Aim:
Leave out every picture, then transcribe the rest of the listing exactly.

***** Input *****

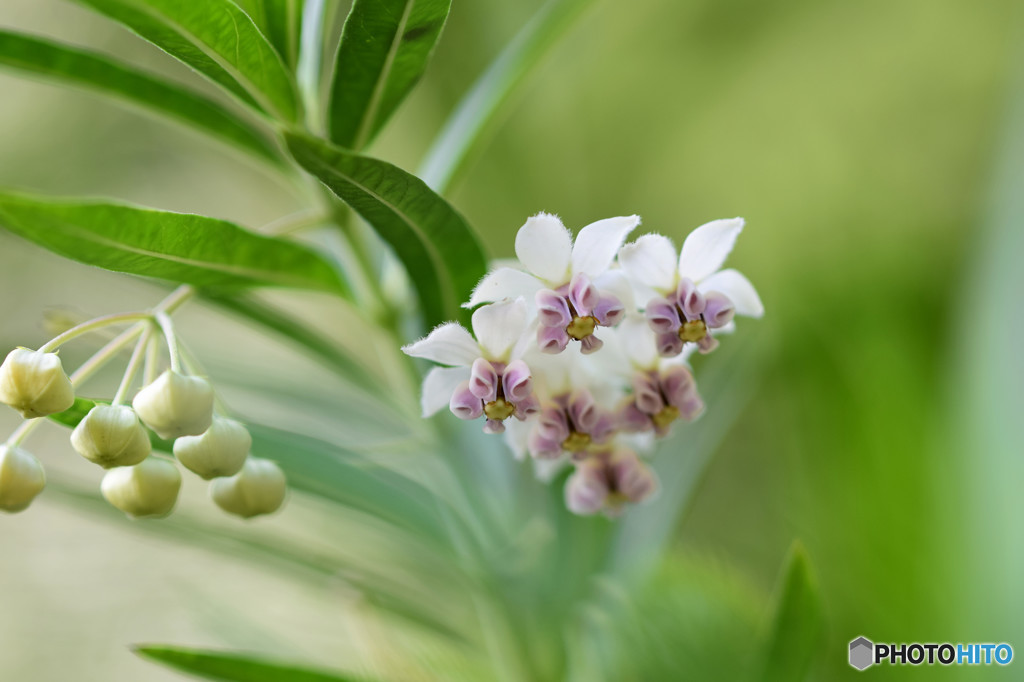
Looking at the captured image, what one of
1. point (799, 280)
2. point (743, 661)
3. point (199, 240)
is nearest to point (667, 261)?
point (199, 240)

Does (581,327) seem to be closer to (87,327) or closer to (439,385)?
(439,385)

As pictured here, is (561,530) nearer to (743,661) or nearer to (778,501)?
(743,661)

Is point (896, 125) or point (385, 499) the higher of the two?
point (896, 125)

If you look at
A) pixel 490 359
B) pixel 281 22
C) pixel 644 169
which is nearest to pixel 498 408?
pixel 490 359

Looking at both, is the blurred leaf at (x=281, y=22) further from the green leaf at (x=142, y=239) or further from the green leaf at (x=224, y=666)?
the green leaf at (x=224, y=666)

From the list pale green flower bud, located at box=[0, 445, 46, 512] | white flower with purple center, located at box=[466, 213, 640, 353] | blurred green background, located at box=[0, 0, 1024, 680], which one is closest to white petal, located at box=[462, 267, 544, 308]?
white flower with purple center, located at box=[466, 213, 640, 353]

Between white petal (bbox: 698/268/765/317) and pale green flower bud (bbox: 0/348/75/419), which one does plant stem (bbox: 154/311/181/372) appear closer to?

*****

Answer to the exercise:
Looking at the captured image, what one of
1. point (799, 280)
2. point (743, 661)
3. point (199, 240)
is nearest to point (667, 261)?
point (199, 240)

Does (581,327) seem to be closer to (87,327) or closer to (439,385)?
(439,385)

As pictured here, is (561,530) nearer to (743,661) or nearer to (778,501)?
(743,661)

Is point (896, 125) or point (385, 499) the higher of the two?
point (896, 125)

If you look at
A) pixel 490 359
B) pixel 281 22
C) pixel 644 169
which is nearest to pixel 498 408?
pixel 490 359

Looking at both, is the blurred leaf at (x=281, y=22) further from the green leaf at (x=142, y=239) or further from the green leaf at (x=224, y=666)?
the green leaf at (x=224, y=666)

From the list pale green flower bud, located at box=[0, 445, 46, 512] | white flower with purple center, located at box=[466, 213, 640, 353] | blurred green background, located at box=[0, 0, 1024, 680], which one is closest to white petal, located at box=[462, 267, 544, 308]?
white flower with purple center, located at box=[466, 213, 640, 353]

Between white petal (bbox: 698/268/765/317) and pale green flower bud (bbox: 0/348/75/419), which one does plant stem (bbox: 154/311/181/372) appear closer to?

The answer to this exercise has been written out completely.